/gladius

An easy-to-use dynamic computation graph library for running e2e ML training.

Primary LanguageC++Apache License 2.0Apache-2.0

Gladius

GitHub issues GitHub forks GitHub stars GitHub license

I started this project to get a better understanding of dynamic computation graphs in PyTorch, a framework I use and love. Inspired by the original paper of DyNet, this repository implements a light-weight general-purpose deep learning library from scratch. The ultimate goal is to have a well-maintained C++ library that can be used to end-to-end training.

Architectural Design

gladius's architecture consists of the following components:

  • Parameter: real-valued vectors and matrices representing weight matrices and bias vectors.

  • LookupParameters: sets of vectors of Parameter.

  • Model: Collection of Parameter and LookupParameter objects. The model keeps track of the parameters and their gradients.

  • Trainer: implements an online update rule, such as SGD or Adam. The trainer holds a pointer to the model object and, therefore, the parameters it contains.

  • Expression: Main data type being manipulated in a gladius program. Each expression represents a subcomputation in the computation graph. For instance, a Parameter object can be added to the computation graph, resulting in an expression W or b.

  • Operations: These are functions that act on expressions and return other expressions. Crucially, they are not objects. gladius defines many different operations, including addition, multiplication, softmax, tanh, etc.

  • Builder classes: These define interfaces for building different networks. In our case, we will mostly be interested in implementing the transformer network, but one should not have a hard time having a recurrent neural network builder, for instance. These work on top of expressions and operations and provide easy-to-use libraries. More discussion on builders below.
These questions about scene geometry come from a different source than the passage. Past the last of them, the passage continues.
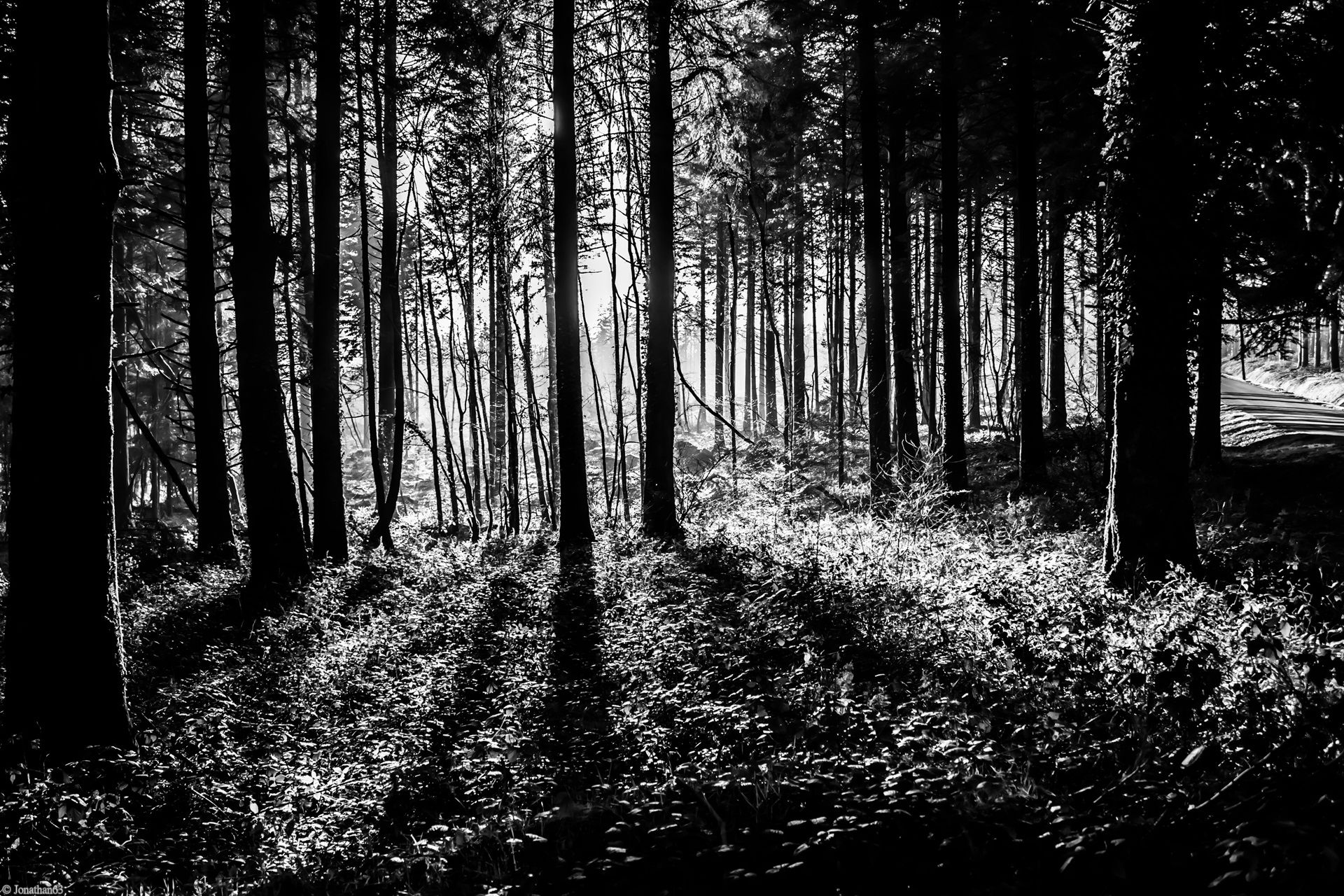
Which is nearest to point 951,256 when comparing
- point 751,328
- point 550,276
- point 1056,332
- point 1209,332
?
point 1209,332

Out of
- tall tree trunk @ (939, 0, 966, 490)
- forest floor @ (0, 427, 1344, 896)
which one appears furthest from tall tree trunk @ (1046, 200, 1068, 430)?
forest floor @ (0, 427, 1344, 896)

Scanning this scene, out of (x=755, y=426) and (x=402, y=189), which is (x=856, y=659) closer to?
(x=402, y=189)

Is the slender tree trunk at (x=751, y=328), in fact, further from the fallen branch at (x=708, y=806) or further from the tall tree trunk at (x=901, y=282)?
the fallen branch at (x=708, y=806)

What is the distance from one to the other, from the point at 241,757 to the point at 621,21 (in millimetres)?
12624

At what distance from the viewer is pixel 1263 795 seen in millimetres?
3152

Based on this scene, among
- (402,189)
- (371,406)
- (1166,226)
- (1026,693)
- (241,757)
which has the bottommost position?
(241,757)

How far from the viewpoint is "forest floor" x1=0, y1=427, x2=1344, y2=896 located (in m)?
3.23

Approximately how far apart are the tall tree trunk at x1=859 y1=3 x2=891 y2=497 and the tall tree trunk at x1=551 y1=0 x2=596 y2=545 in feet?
18.3

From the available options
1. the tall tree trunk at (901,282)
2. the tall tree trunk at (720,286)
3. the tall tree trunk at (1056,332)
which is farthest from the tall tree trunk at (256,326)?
the tall tree trunk at (720,286)

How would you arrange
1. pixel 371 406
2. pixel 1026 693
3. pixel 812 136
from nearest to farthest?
pixel 1026 693 < pixel 371 406 < pixel 812 136

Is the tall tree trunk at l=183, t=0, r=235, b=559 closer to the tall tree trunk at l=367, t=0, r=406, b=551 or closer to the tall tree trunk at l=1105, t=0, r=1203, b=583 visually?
the tall tree trunk at l=367, t=0, r=406, b=551

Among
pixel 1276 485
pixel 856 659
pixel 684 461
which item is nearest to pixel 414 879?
pixel 856 659

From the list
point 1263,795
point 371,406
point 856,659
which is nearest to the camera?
point 1263,795

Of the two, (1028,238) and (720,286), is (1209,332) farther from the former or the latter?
(720,286)
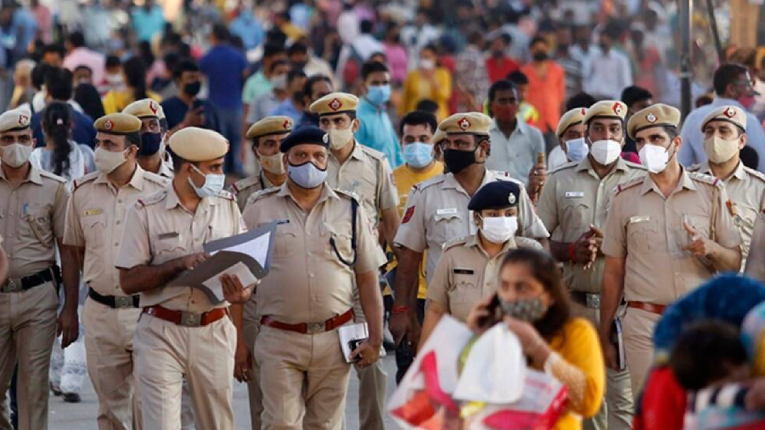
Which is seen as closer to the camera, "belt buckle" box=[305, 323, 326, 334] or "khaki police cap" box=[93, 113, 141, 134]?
"belt buckle" box=[305, 323, 326, 334]

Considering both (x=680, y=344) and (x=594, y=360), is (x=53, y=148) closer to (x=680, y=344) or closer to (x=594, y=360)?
(x=594, y=360)

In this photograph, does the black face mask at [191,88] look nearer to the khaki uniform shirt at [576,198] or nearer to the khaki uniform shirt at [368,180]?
the khaki uniform shirt at [368,180]

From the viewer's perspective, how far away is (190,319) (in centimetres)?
928

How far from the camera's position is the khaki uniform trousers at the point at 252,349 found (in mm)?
10773

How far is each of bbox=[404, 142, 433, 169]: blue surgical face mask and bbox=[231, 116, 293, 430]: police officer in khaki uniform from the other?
5.57 feet

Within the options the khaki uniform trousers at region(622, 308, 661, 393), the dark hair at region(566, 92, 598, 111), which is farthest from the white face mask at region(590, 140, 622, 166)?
the dark hair at region(566, 92, 598, 111)

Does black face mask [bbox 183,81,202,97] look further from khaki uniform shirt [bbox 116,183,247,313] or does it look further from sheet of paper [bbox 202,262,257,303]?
sheet of paper [bbox 202,262,257,303]

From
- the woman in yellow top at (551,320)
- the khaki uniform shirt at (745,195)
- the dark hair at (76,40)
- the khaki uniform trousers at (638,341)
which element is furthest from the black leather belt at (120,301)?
the dark hair at (76,40)

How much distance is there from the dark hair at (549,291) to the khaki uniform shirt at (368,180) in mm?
4737

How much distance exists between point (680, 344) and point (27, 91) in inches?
499

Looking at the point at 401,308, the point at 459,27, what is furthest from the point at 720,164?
the point at 459,27

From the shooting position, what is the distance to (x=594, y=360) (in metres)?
6.66

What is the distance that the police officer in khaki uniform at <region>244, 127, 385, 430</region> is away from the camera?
9539 millimetres

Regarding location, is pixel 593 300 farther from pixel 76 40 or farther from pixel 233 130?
pixel 76 40
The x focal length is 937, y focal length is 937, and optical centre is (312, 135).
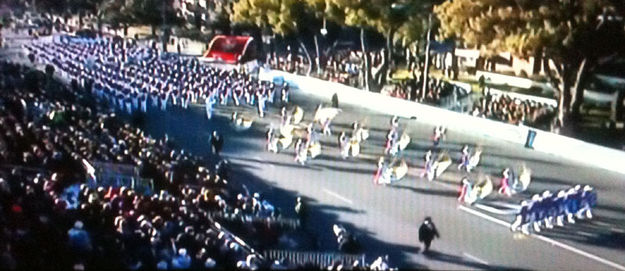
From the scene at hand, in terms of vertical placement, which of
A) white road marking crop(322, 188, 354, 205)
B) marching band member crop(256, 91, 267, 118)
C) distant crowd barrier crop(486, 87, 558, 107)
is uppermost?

  • ComputationGraph: Expressions are part of an implicit computation graph object, internally represented as a Directed Acyclic Graph. gladius currently assumes that only one computation graph will exist at a time. From the user's perspective, we create a computation graph for each new training example.

Getting Started

Before cloning the repository, make sure you have the following installed on your machine:

  • cmake (version >= 3.18)
  • cmake-format
  • clang-format

While cloning this repository remember to also grab the submodules since we are using the following submodule dependencies: cereal, googletest, and benchmark. Then, build the library as follows (this will also build the unit tests):

$ git clone https://github.com/BlaiseMuhirwa/gladius.git --recurse-submodules

To build all unit and integration tests, you can pass an optional tests argument as follows

$ ./build.sh tests

If you do not provide the tests argument, cmake will only build gladius static library.
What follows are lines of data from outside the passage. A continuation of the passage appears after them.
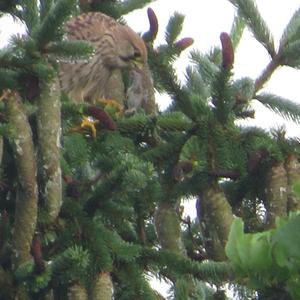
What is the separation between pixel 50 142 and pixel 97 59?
3.02 metres

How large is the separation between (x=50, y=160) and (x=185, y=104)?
2.06 feet

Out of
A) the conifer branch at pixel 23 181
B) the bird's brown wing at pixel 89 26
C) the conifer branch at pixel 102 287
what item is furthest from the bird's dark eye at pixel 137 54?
the conifer branch at pixel 102 287

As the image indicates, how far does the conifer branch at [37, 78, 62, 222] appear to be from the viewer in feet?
14.4

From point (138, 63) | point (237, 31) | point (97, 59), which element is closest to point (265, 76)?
point (237, 31)

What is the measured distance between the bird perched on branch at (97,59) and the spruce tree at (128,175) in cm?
126

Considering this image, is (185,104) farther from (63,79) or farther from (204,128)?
(63,79)

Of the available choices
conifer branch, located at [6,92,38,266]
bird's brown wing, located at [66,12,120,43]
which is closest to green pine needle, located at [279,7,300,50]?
conifer branch, located at [6,92,38,266]

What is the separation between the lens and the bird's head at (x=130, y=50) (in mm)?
6148

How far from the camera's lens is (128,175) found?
4285mm

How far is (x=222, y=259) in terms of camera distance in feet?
16.2

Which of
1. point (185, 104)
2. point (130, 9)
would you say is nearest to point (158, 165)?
point (185, 104)

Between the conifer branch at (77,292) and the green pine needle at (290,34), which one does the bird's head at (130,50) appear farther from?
the conifer branch at (77,292)

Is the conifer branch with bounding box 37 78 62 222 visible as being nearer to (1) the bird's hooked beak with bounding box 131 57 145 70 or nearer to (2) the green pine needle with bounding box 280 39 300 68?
(2) the green pine needle with bounding box 280 39 300 68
Note: We currently only support Macs with x86-64 architectures. Support for more architectures will be added progressively.

Upcoming Features and Optimization

  • Full implementation of the Transformer architecture (scaled dot-product attention, etc.). This will be fun.
  • Fast computations with Eigen
  • Support for data-parallel training
  • SGD and Adam
  • Parallel implementations with OpenMP.
  • No more Jacobian computations. Nobody computes the Jacobian, but I figured it is mathematically helpful for my understanding to actually derive every single gradient update. This turns out to be very inefficient since the Jacobian for Fully-Connected Layers is very sparse, so we can benefit a lot from not computing it.

To get a sense of the sparsity of the Jacobian, consider the following case. Suppose we have a weight matrix $W \in \mathbb{R}^{m\times n}$ and a vector of activations computed by the ReLU function, $z \in \mathbb{R}^{n}$. Let $\Phi: \mathbb{R}^{m\times n}\times \mathbb{R}^{n} \to \mathbb{R}^{m}$ be the map

$$ \Phi(W,z) = Wz $$

Let $D_{W}\Phi \in \mathbb{R}^{m \times (m\times n)}$ be the Jacobian of the map w.r.t the weight matrix. You can convince yourself that it is given by

$$ \begin{bmatrix} z_1 & z_2 & \ldots & z_n & \ldots & 0 & 0 & \ldots & 0 \\ \vdots & \ddots & \ddots & \ddots & \ddots & \ddots & \ddots & \ddots & \vdots \\ 0 & 0 & \ldots & 0 & \ldots & z_1 & z_2 & \ldots & z_n \end{bmatrix} $$

Notice that only $\frac{1}{m}$ entries all non-zero. So, for large values of $m$, $D_{W}\Phi$ is very sparse and we are far better off not computing the matrix above.